[[ MATERIAL FOR THIS TASK, beginning ]]
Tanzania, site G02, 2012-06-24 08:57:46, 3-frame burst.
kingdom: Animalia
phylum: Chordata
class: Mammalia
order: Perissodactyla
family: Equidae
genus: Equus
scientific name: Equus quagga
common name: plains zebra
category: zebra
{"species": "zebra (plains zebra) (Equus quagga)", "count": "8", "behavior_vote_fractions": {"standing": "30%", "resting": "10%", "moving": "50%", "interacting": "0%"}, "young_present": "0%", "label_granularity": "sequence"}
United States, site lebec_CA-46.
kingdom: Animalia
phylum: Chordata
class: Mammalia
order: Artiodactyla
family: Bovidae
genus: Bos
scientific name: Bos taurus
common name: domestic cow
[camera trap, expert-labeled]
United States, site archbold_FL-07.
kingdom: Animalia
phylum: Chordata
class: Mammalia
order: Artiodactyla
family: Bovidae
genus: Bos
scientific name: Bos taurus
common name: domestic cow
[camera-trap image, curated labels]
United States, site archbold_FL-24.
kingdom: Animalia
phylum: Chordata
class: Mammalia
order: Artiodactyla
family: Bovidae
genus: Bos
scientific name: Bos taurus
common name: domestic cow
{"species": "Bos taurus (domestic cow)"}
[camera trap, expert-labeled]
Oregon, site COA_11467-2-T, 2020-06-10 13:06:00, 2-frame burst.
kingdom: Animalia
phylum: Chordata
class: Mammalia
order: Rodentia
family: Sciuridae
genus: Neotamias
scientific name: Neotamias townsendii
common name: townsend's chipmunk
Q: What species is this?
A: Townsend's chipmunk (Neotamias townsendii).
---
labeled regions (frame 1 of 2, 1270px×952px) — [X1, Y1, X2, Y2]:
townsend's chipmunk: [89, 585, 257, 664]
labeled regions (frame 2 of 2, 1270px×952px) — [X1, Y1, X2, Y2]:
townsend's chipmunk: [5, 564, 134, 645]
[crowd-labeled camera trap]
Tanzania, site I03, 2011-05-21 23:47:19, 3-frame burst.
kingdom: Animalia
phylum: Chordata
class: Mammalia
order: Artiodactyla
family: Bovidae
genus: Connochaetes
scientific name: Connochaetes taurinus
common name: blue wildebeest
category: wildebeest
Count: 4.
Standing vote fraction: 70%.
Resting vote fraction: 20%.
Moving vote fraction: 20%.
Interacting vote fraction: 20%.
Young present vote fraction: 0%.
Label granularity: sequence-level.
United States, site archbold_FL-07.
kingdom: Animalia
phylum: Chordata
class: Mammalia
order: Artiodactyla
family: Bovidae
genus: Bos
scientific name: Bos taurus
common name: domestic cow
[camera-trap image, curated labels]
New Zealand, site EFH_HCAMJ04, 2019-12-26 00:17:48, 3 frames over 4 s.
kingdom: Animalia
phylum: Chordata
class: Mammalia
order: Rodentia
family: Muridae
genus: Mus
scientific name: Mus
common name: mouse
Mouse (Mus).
[[ MATERIAL FOR THIS TASK, end ]]
- WHAT YOU WILL DO
Could you transcribe all of the data exactly as it is given?

- WRITTEN RESPONSE
Tanzania, site G02, 2012-06-24 08:57:46, 3-frame burst.
kingdom: Animalia
phylum: Chordata
class: Mammalia
order: Perissodactyla
family: Equidae
genus: Equus
scientific name: Equus quagga
common name: plains zebra
category: zebra
{"species": "zebra (plains zebra) (Equus quagga)", "count": "8", "behavior_vote_fractions": {"standing": "30%", "resting": "10%", "moving": "50%", "interacting": "0%"}, "young_present": "0%", "label_granularity": "sequence"}
United States, site lebec_CA-46.
kingdom: Animalia
phylum: Chordata
class: Mammalia
order: Artiodactyla
family: Bovidae
genus: Bos
scientific name: Bos taurus
common name: domestic cow
[camera trap, expert-labeled]
United States, site archbold_FL-07.
kingdom: Animalia
phylum: Chordata
class: Mammalia
order: Artiodactyla
family: Bovidae
genus: Bos
scientific name: Bos taurus
common name: domestic cow
[camera-trap image, curated labels]
United States, site archbold_FL-24.
kingdom: Animalia
phylum: Chordata
class: Mammalia
order: Artiodactyla
family: Bovidae
genus: Bos
scientific name: Bos taurus
common name: domestic cow
{"species": "Bos taurus (domestic cow)"}
[camera trap, expert-labeled]
Oregon, site COA_11467-2-T, 2020-06-10 13:06:00, 2-frame burst.
kingdom: Animalia
phylum: Chordata
class: Mammalia
order: Rodentia
family: Sciuridae
genus: Neotamias
scientific name: Neotamias townsendii
common name: townsend's chipmunk
Q: What species is this?
A: Townsend's chipmunk (Neotamias townsendii).
---
labeled regions (frame 1 of 2, 1270px×952px) — [X1, Y1, X2, Y2]:
townsend's chipmunk: [89, 585, 257, 664]
labeled regions (frame 2 of 2, 1270px×952px) — [X1, Y1, X2, Y2]:
townsend's chipmunk: [5, 564, 134, 645]
[crowd-labeled camera trap]
Tanzania, site I03, 2011-05-21 23:47:19, 3-frame burst.
kingdom: Animalia
phylum: Chordata
class: Mammalia
order: Artiodactyla
family: Bovidae
genus: Connochaetes
scientific name: Connochaetes taurinus
common name: blue wildebeest
category: wildebeest
Count: 4.
Standing vote fraction: 70%.
Resting vote fraction: 20%.
Moving vote fraction: 20%.
Interacting vote fraction: 20%.
Young present vote fraction: 0%.
Label granularity: sequence-level.
United States, site archbold_FL-07.
kingdom: Animalia
phylum: Chordata
class: Mammalia
order: Artiodactyla
family: Bovidae
genus: Bos
scientific name: Bos taurus
common name: domestic cow
[camera-trap image, curated labels]
New Zealand, site EFH_HCAMJ04, 2019-12-26 00:17:48, 3 frames over 4 s.
kingdom: Animalia
phylum: Chordata
class: Mammalia
order: Rodentia
family: Muridae
genus: Mus
scientific name: Mus
common name: mouse
Mouse (Mus).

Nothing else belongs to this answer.